> _TASK REQUIREMENTS_
Without carrying over a single picture, write out the records below exactly.

> _DATA UNDER STUDY_
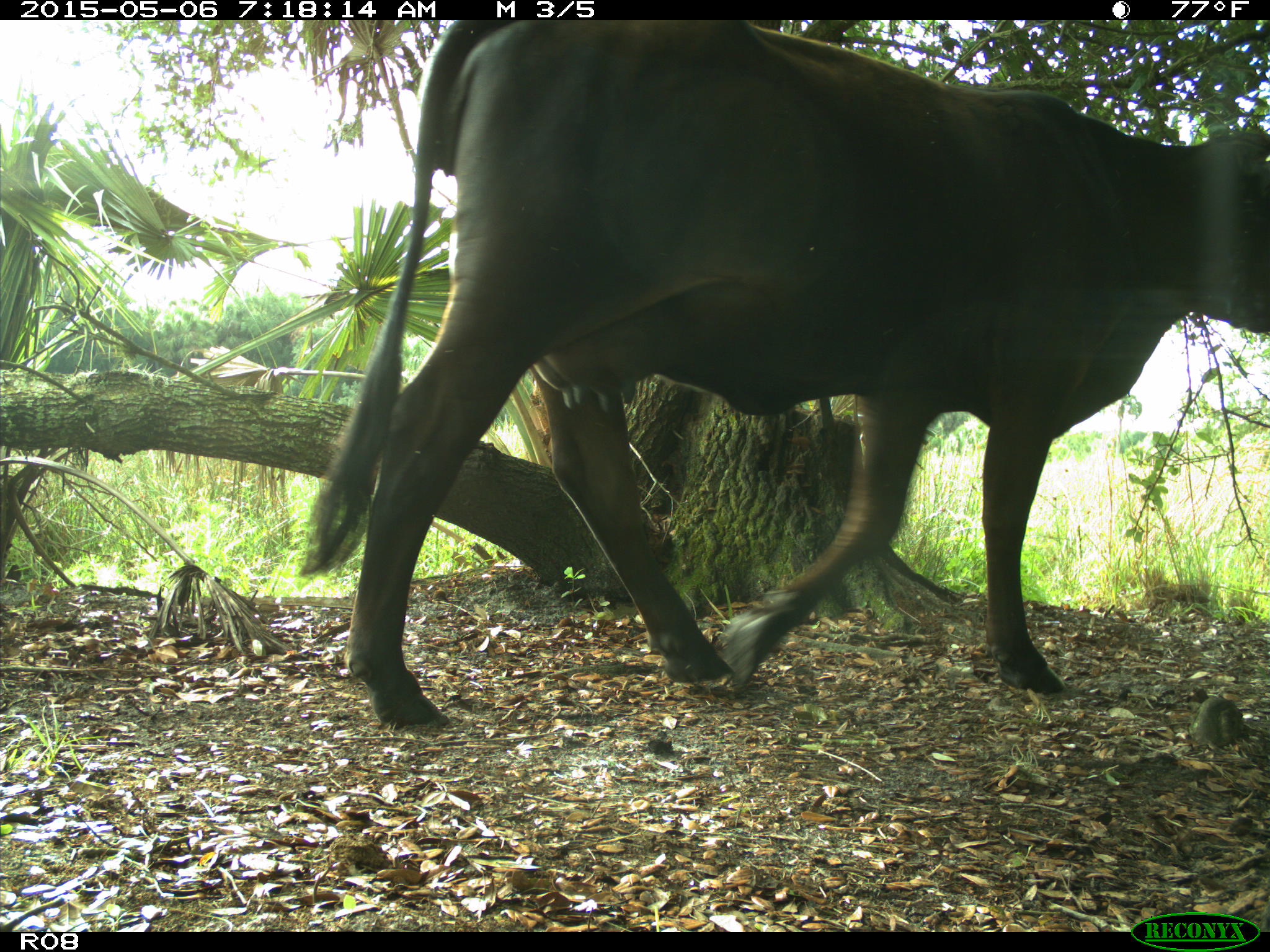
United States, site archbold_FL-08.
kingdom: Animalia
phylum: Chordata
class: Mammalia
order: Artiodactyla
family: Bovidae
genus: Bos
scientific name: Bos taurus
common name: domestic cow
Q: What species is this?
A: Bos taurus (domestic cow).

> _ANSWER TO THIS PROBLEM_
United States, site archbold_FL-08.
kingdom: Animalia
phylum: Chordata
class: Mammalia
order: Artiodactyla
family: Bovidae
genus: Bos
scientific name: Bos taurus
common name: domestic cow
Q: What species is this?
A: Bos taurus (domestic cow).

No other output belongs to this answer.